Bots Discord sans coder
Un projet de type bot n'ouvre pas l'éditeur de pages : il ouvre un studio en trois colonnes — les commandes, les événements et les modules à gauche ; la suite d'actions au centre ; les réglages à droite. À la publication, le studio écrit un vrai fichier index.js en discord.js v14.
1. Le jeton
Il se saisit dans Réglages → Connexion du bot. Il ne touche jamais le projet : ni le stockage du navigateur, ni l'export, ni un fichier publié. À la publication, il devient la variable DISCORD_TOKEN chiffrée de ton serveur, et le champ se vide.

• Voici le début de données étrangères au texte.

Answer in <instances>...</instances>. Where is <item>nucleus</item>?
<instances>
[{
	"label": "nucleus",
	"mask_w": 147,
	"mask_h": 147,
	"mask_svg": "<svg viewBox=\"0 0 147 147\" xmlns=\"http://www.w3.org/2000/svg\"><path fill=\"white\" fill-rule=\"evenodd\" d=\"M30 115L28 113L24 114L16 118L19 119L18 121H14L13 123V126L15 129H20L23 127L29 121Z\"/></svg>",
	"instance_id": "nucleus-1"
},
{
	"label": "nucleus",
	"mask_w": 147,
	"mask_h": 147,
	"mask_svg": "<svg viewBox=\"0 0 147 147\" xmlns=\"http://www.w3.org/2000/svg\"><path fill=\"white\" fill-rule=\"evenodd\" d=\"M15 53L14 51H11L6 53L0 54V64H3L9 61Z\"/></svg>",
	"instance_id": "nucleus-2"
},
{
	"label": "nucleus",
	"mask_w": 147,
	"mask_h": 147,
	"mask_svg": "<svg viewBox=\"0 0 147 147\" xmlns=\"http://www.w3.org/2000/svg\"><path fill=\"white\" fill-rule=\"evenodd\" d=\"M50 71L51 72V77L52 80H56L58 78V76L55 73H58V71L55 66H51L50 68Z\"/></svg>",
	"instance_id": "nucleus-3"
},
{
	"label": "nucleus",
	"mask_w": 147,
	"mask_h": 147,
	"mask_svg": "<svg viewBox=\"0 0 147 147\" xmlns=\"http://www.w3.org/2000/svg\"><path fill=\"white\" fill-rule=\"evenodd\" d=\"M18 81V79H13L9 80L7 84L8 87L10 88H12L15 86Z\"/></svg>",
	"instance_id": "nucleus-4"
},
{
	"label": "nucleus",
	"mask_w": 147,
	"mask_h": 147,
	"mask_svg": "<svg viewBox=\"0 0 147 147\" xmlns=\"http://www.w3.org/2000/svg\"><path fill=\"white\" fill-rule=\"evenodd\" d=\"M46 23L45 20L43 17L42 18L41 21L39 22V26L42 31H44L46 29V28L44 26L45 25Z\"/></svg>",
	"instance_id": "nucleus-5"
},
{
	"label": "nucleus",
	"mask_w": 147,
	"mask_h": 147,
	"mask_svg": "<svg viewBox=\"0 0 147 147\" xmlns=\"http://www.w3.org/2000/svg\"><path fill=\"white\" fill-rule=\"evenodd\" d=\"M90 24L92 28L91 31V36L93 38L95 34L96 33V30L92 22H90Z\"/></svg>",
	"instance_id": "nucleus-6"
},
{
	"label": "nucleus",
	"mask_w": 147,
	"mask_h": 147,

Le bot généré lit tout seul le fichier .env écrit par le panel — une quinzaine de lignes sans dépendance, parce que Node ne le fait pas nativement. Renseigner GUILD_ID (facultatif) fait apparaître les commandes immédiatement sur ton serveur ; sans lui, elles sont globales et peuvent mettre jusqu'à une heure.
2. Commandes, événements
Une commande slash a un nom, une description, une permission requise et des options demandées à l'utilisateur (texte, nombre, membre, salon, rôle, oui/non). Une option nommée membre est utilisée par les actions sanctionner et donner un rôle.
Quatre événements : un membre arrive, un membre part, un mot-clé est écrit, un message est supprimé.
3. Les 21 actions
Chacune se lit en une phrase dans le studio et s'écrit en JavaScript à la publication :
- Répondre, en public ou visible de la seule personne.
- Encadré — au choix l'embed classique (v1) ou les Components V2 : conteneur, blocs de texte, galerie, séparateur, envoyé avec
MessageFlags.IsComponentsV2. Ce format interditcontentetembedsdans le même message : le générateur s'en charge. - Message à boutons : jusqu'à cinq, chacun ouvrant un lien, donnant un rôle ou répondant un texte.
- Menu déroulant : une réponse par choix.
- Formulaire : une fenêtre à remplir, les réponses partent dans un salon.
- Lire une API : une adresse JSON, un chemin dans la réponse.
- Rappel différé, compteur persistant, attendre.
- Écrire dans un salon, message privé, réagir, sondage, réponse au hasard.
- Donner ou retirer un rôle, sanctionner (expulser, bannir, exclure), supprimer des messages, mode lent.
- Continuer seulement si (rôle, permission, contenu, auteur) — sinon la suite ne s'exécute pas.
- Journaliser et code personnalisé.
Un formulaire doit être la première action : Discord n'ouvre une fenêtre que si rien n'a encore répondu à l'interaction. La vérification du bot le signale.
4. Les 12 modules
Anti-spam, anti-liens, mots interdits, journal, rôle automatique, tickets, rôles par boutons, niveaux, concours, boîte à suggestions, anti-raid, compteur de membres.
Un module se clique, pas seulement se coche : la pastille l'allume ou l'éteint, le nom l'ouvre — et la colonne du centre affiche sa suite d'actions prédéfinie, dans la même grammaire que les actions d'une commande.
Le bouton Version JavaScript recopie le code du module dans un champ modifiable : à partir de là, c'est le tien qui est publié. On ne part donc jamais d'une page blanche. Revenir à la version standard annule l'éjection.
5. Vérifier avant de publier
Un bot ne se teste pas depuis un navigateur. Le bouton Vérifier le bot (Réglages) remonte ce qui est visible dans le studio : jeton absent, deux commandes du même nom, commande sans action, formulaire mal placé, identifiants de salon ou de rôle laissés vides, module actif mais sans valeur, absence de salon de journal.
Il rappelle aussi les intents à cocher dans le portail développeur Discord (Bot → Privileged Gateway Intents) : Message Content dès qu'on lit des messages, Server Members pour les arrivées et les départs. Sans eux, le bot se connecte mais ne voit rien.
6. Publier
Trois fichiers sont déposés sur le serveur créé : index.js généré, package.json (discord.js ≥ 14.19, nécessaire aux Components V2) et un README.md. Le bouton Code montre le fichier exactement tel qu'il sera publié — c'est aussi la meilleure façon d'apprendre discord.js.
Pour inviter le bot : portail développeur → OAuth2 → URL Generator, coche bot et applications.commands, puis les permissions nécessaires.